● What is required
Retype the listing below verbatim, reproducing every line without alteration.

Source data:
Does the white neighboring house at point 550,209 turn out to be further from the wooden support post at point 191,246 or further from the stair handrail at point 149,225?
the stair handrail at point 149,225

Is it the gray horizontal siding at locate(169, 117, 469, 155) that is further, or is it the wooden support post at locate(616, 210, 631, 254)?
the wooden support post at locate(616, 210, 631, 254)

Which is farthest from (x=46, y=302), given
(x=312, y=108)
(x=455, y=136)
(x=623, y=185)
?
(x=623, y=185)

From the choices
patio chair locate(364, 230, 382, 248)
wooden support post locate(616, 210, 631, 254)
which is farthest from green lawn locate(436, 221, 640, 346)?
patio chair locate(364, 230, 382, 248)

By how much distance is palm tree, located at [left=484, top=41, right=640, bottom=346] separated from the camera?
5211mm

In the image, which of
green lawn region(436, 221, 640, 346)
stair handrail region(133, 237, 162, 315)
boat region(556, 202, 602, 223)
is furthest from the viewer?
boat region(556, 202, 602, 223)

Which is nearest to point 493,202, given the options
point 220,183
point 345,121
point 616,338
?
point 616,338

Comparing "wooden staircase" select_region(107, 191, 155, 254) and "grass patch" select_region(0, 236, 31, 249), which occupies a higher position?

● Result of this task
Does the white neighboring house at point 550,209 turn out to be further from the wooden support post at point 191,246 or further from the stair handrail at point 149,225?
the stair handrail at point 149,225

Is it the gray horizontal siding at locate(169, 117, 469, 155) that is further, or is it the wooden support post at locate(616, 210, 631, 254)?
the wooden support post at locate(616, 210, 631, 254)

Which is farthest from (x=46, y=302), given
(x=312, y=108)
(x=455, y=136)
(x=623, y=185)
?
(x=623, y=185)

From the choices
patio chair locate(364, 230, 382, 248)
wooden support post locate(616, 210, 631, 254)
which is farthest from green lawn locate(436, 221, 640, 346)?
patio chair locate(364, 230, 382, 248)

By how much distance is palm tree, located at [left=484, top=41, right=640, bottom=346] separated from the camera?
5211mm

In the image, which of
green lawn region(436, 221, 640, 346)
stair handrail region(133, 237, 162, 315)
boat region(556, 202, 602, 223)
is furthest from the viewer?
boat region(556, 202, 602, 223)

Which is nearest to point 493,202, given the options
point 220,183
point 345,121
point 616,338
?
point 616,338

Comparing "wooden staircase" select_region(107, 191, 155, 254) and "grass patch" select_region(0, 236, 31, 249), which occupies a higher position?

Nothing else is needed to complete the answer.